• Input material:
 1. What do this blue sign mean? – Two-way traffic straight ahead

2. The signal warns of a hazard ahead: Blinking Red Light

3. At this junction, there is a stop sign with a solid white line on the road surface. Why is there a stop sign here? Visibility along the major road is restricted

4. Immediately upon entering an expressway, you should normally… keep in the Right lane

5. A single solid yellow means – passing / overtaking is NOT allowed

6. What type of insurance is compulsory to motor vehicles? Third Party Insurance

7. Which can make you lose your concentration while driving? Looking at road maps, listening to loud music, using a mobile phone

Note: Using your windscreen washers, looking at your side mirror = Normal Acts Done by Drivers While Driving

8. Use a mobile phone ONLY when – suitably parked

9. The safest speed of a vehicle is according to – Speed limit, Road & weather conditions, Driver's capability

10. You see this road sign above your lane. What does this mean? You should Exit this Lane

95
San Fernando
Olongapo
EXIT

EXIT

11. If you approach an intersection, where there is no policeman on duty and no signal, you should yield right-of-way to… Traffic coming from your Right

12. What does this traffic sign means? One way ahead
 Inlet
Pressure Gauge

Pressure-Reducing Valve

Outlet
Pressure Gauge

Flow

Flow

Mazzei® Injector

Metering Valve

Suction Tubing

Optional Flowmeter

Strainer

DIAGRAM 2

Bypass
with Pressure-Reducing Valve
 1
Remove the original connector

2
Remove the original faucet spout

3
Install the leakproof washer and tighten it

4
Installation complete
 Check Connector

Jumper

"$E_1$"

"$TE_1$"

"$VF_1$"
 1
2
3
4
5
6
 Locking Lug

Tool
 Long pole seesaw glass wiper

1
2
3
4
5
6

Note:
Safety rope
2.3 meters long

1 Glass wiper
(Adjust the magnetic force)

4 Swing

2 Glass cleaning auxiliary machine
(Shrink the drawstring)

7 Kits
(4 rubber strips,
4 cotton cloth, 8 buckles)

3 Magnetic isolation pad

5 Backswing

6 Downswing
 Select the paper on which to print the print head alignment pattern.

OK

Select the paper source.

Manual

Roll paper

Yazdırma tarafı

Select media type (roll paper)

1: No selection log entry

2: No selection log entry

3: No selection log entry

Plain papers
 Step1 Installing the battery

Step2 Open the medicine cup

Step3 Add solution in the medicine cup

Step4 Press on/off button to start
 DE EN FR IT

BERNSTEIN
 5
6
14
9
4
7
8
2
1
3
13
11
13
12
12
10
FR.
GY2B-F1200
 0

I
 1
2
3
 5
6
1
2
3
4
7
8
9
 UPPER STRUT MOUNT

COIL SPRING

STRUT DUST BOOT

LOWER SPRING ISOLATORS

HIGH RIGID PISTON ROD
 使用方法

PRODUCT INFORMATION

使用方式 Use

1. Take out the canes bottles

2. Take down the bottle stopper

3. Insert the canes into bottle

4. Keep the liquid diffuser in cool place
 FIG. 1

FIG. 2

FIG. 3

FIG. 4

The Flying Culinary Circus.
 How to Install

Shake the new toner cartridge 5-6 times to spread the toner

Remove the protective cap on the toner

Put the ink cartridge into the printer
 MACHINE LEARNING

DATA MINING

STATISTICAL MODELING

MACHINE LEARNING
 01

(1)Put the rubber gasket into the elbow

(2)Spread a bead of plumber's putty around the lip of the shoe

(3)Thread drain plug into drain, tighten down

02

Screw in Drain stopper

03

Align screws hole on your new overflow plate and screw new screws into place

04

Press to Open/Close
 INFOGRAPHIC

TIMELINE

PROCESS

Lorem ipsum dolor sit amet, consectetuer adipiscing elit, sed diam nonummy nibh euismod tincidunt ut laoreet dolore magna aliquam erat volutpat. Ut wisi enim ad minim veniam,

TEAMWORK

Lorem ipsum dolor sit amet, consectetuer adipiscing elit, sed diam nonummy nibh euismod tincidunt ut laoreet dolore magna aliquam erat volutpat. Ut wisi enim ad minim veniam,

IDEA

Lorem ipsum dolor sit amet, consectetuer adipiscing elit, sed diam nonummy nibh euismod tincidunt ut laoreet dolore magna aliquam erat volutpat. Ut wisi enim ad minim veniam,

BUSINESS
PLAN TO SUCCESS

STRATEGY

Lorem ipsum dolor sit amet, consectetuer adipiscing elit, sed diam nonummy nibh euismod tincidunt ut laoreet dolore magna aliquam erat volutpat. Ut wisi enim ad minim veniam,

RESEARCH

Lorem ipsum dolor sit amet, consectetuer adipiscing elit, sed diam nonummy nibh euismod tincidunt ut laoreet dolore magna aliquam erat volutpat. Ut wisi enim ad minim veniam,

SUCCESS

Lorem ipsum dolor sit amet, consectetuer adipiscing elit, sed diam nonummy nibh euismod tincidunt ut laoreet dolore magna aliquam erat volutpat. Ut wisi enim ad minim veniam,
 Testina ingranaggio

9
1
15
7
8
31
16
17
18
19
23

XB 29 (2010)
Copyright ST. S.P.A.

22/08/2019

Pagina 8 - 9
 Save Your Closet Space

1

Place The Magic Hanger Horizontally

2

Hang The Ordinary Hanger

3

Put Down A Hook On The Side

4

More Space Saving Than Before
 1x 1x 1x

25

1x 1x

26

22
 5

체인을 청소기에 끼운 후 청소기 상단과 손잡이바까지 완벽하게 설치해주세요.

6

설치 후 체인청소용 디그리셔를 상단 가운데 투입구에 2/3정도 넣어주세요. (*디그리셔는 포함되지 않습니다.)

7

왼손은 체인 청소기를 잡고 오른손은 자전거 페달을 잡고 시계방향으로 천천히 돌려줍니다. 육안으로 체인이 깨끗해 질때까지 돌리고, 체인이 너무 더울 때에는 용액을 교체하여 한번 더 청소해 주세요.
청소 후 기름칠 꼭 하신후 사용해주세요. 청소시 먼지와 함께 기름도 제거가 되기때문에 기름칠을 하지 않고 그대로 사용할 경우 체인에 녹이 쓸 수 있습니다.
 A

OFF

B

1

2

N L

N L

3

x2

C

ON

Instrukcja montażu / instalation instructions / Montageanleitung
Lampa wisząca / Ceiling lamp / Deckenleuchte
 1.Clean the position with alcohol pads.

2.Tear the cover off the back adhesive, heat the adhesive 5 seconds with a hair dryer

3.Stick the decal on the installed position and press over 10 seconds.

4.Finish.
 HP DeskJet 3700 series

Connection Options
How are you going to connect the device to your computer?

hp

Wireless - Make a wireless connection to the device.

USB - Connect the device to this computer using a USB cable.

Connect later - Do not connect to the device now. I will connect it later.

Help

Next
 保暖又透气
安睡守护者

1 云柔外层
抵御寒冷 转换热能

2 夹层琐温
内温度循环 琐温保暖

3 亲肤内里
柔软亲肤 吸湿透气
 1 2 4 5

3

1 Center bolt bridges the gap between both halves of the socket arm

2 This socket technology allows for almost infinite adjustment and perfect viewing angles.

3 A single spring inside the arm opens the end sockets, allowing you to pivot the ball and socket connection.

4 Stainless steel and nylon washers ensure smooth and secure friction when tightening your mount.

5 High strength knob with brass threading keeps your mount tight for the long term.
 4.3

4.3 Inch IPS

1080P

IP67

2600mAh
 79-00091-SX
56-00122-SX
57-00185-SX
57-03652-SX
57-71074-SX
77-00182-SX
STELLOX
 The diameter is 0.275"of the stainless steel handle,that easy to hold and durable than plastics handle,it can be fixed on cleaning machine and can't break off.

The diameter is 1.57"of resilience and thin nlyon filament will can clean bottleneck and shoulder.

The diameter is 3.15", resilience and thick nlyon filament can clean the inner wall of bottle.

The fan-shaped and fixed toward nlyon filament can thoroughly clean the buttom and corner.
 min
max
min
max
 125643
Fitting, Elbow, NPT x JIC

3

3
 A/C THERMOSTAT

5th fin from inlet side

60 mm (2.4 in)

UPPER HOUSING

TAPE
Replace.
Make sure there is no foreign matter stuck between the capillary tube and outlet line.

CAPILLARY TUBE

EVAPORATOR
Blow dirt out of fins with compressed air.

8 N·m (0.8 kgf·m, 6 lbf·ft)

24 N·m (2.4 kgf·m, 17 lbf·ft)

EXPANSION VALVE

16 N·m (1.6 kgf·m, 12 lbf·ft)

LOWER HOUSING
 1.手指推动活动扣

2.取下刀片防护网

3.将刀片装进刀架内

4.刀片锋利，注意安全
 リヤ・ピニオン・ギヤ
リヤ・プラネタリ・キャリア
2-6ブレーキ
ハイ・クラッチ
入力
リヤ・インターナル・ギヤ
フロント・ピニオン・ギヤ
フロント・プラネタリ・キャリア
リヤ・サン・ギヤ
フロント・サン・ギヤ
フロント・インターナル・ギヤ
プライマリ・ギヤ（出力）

• Work request: Using the data above, reproduce exactly the lines from the line that contains "4.3 Inch IPS" through the line that contains "bottleneck and shoulder.", including both.

• Your solution:
4.3 Inch IPS

1080P

IP67

2600mAh
 79-00091-SX
56-00122-SX
57-00185-SX
57-03652-SX
57-71074-SX
77-00182-SX
STELLOX
 The diameter is 0.275"of the stainless steel handle,that easy to hold and durable than plastics handle,it can be fixed on cleaning machine and can't break off.

The diameter is 1.57"of resilience and thin nlyon filament will can clean bottleneck and shoulder.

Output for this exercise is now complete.